One of the most disturbing challenges a writer faces is interruption; even a burgeoning one like me. There were three topics I was inspired to write about today, yet all of them fell to the wayside when I answered a telephone call. Upon spotting the number on my phone, I could easily have let it descend into the hellhole of voicemail. However, my parents didn’t bring me up that way. At that moment, I realized my intense thoughts would have to be put on the back burner, searing in the recesses of my mind, until I accepted my position as a loving, caring family member and answered the ring.
There is a funny thing about being disrupted though. You never know what to expect. Granted, many times the talk is frivolous and painfully time-consuming but sometimes, when you least expect it, you can actually learn something.
As the youngest of a large family, I am used to and expect interruptions.

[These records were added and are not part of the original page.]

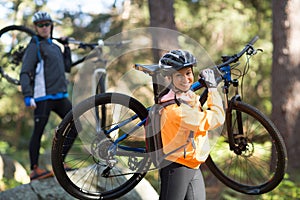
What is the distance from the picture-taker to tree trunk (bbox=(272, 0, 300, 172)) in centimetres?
650

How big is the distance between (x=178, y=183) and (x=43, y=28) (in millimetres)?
2707

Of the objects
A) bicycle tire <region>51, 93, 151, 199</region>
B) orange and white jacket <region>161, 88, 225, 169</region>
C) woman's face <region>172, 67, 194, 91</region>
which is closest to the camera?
orange and white jacket <region>161, 88, 225, 169</region>

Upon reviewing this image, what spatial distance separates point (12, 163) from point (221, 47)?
6147mm

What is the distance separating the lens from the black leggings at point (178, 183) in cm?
331

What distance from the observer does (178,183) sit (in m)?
3.31

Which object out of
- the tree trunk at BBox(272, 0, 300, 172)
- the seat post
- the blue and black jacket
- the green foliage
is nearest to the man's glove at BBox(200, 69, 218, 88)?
the seat post

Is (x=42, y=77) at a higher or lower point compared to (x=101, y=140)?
higher

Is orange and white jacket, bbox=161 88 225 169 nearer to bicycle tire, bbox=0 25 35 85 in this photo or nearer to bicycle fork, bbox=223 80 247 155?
bicycle fork, bbox=223 80 247 155

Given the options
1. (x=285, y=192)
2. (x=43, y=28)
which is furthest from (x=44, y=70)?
(x=285, y=192)

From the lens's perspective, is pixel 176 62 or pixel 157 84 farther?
pixel 157 84

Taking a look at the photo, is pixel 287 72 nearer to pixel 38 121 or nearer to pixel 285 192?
pixel 285 192

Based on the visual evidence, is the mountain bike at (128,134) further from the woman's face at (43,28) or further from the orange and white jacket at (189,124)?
the woman's face at (43,28)

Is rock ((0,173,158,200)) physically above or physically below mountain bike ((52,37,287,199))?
below

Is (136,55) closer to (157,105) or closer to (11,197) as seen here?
(11,197)
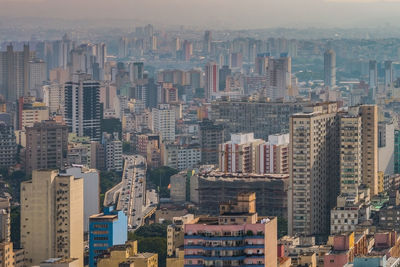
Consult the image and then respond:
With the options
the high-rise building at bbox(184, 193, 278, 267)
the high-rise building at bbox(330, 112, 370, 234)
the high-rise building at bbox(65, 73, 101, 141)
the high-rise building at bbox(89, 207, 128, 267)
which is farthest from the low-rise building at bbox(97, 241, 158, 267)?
the high-rise building at bbox(65, 73, 101, 141)

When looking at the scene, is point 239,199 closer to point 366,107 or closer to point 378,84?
point 366,107

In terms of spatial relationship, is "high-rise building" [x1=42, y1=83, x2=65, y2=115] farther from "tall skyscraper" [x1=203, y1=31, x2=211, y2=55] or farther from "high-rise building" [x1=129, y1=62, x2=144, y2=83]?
"high-rise building" [x1=129, y1=62, x2=144, y2=83]

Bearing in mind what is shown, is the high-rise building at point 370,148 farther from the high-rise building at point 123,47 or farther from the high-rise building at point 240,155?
the high-rise building at point 123,47

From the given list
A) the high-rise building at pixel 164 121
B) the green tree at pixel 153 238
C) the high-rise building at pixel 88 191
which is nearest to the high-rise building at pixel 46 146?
the high-rise building at pixel 88 191

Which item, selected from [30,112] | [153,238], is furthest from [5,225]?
[30,112]

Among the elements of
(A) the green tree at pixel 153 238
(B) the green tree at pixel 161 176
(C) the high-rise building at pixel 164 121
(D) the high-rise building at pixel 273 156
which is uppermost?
(C) the high-rise building at pixel 164 121

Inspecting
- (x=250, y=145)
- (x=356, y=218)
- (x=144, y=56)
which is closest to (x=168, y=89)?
(x=144, y=56)
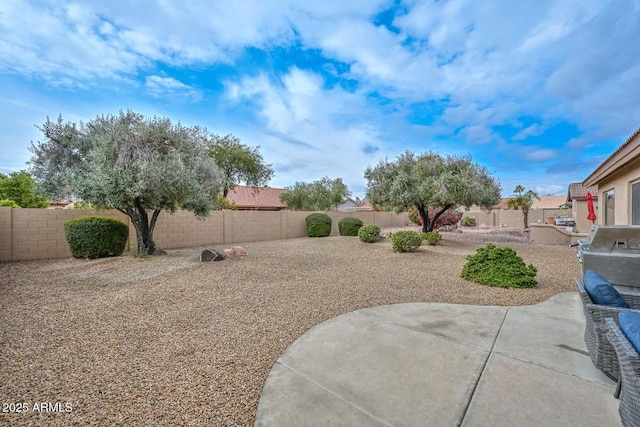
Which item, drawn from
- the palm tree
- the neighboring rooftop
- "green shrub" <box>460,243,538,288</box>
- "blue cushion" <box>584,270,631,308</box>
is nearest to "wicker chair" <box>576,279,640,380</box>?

I cannot gauge which ones will be morbidly agonizing at the time or quality of context or those which will illuminate me. Often I expect calls from one of my siblings to be an ordinary, friendly conversation. When another calls, who is often more remote, I fear the call bears bad news. Nevertheless, in the midst of writing, any call can be an agonizing distraction.
What do you do when a friend calls when they “should know better” than to distract me during specific hours of the day. I’ve been a salesperson and know that all calls are important. Are writers so self-absorbed that they should eliminate all contact when they are in “their element”? Maybe so, but how could anyone expect others to live their lives that way?
I don’t have an answer. I’m still testing the waters in the realm of writing. Most of my deepest, most dynamic thoughts come from when I’m alone, even if it’s only for a few minutes before I get a chance to record them. I’m trying to find a balance between doing what I’m expected to do as a woman, wife and mother and writing and to be honest, it isn’t easy. So many others I’ve read about have had similar difficulties but they seem to excel. I’m latching onto their coattails for confidence and know somewhere, there is a reason to continue writing.